According to the state’s hospital preparedness dashboard, Mount Nittany currently has 19 COVID-19 patients simultaneously hospitalized — compared to 16 total throughout the entire month of September. That suggests transmission has spilled over to the non-student community, Rubin said, a concerning sign since the hospital has already implemented its Surge Capacity Plan and the infection rate is only expected to get worse with winter.
“I can say now that the Penn State reopening did not go well,” Rubin added. “It has led to widespread community transmission throughout the central region of Pennsylvania, alongside other school reopenings.”
Several faculty- and student-based groups have repeatedly expressed concern that the university hasn’t done enough to mitigate the spread. Penn State’s Faculty Senate passed a resolution last month, calling on the university to provide more COVID-19 testing, greater transparency and universal pre-arrival testing before the spring semester — requests that have been echoed by groups such as the American Association of University Professors and the Coalition for a Just University.
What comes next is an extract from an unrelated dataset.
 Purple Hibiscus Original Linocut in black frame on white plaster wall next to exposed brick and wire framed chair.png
The university has also announced it will test all students who want to be tested prior to leaving for Thanksgiving break Nov. 20. Students can book a testing appointment by Friday, with testing offered Nov. 12-19 at University Park, although CJU/PSU has petitioned for such testing to be made mandatory — a move AAUP supports.
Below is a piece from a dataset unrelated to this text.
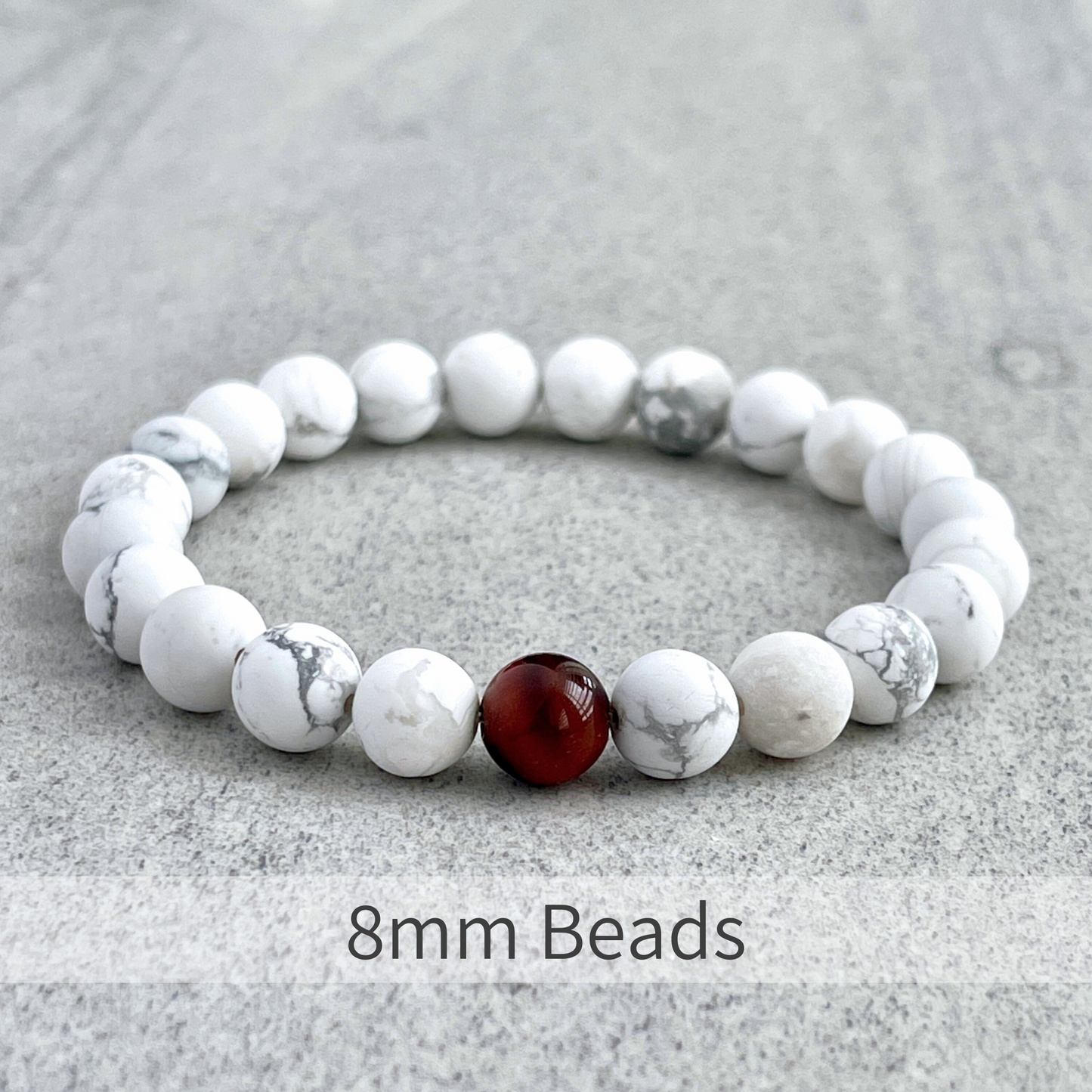 Matte White Howlite with a Single Red Tiger Eye Bracelet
“We want to see them using the resources that we have to try to contribute to getting the pandemic under control instead of enabling the further spread of the virus,” Michelle Rodino-Colocino, AAUP chapter president, said last week.
From March to mid-August, before the official Penn State student move-in, the county had 392 total cases of the coronavirus. Since then, it’s added another 3,964 cases — with most coming in the State College area.
Based on the state’s early warning monitoring system, which is updated every Friday and remains clearly impacted by the student population, the county is starting to see key metrics move the wrong way after some good news two weeks ago. Centre County’s testing positivity rate rose to 6.1% Friday after reaching 4.9% the previous week and 5.6% the week before. The county’s incidence rate has also increased from last week, to 175.1 infections per 100,000 residents over the last seven days compared to the previous week’s 125.
More than a month ago, Rubin projected the county’s numbers would decline before increasing once more. And he’s not predicting another decrease in the near future.
News has been mixed at Penn State’s different campuses. At University Park, the quarantine and isolation spaces remain less than half-full with 48 students currently in on-campus isolation for confirmed infections and another 67 in quarantine for potential infections — compared to 61 and 42, respectively, on Friday.
Elsewhere at Penn State, on other campuses, nine total students are in isolation and another 35 are in quarantine. To date, there have been 368 total cases at campuses outside of the main campus: Altoona (219), Erie (28), Harrisburg (20), Hershey (19), Scranton (13), Berks (11), Abington (5), Brandywine (3), Fayette (3), Mont Alto (3), New Kensington (3), Schuylkill (3), Beaver (2), Hazleton (2), DuBois (1) and Lehigh Valley (1). Altoona, which had an outbreak several weeks ago, had three new cases from Friday to Sunday.
Twenty Penn State employees so far — 13 at University Park, three at Altoona, one at Abington, one at Erie, one at New Kensington and one at York — have tested positive through the university.
The case counts reported by the county, via the state Department of Health, and Penn State often don’t match up because the university has acknowledged there is some lag between when it reports the numbers to the state DOH and when the state DOH releases the numbers publicly.
Penn State’s next update to its COVID-19 dashboard will occur sometime Friday.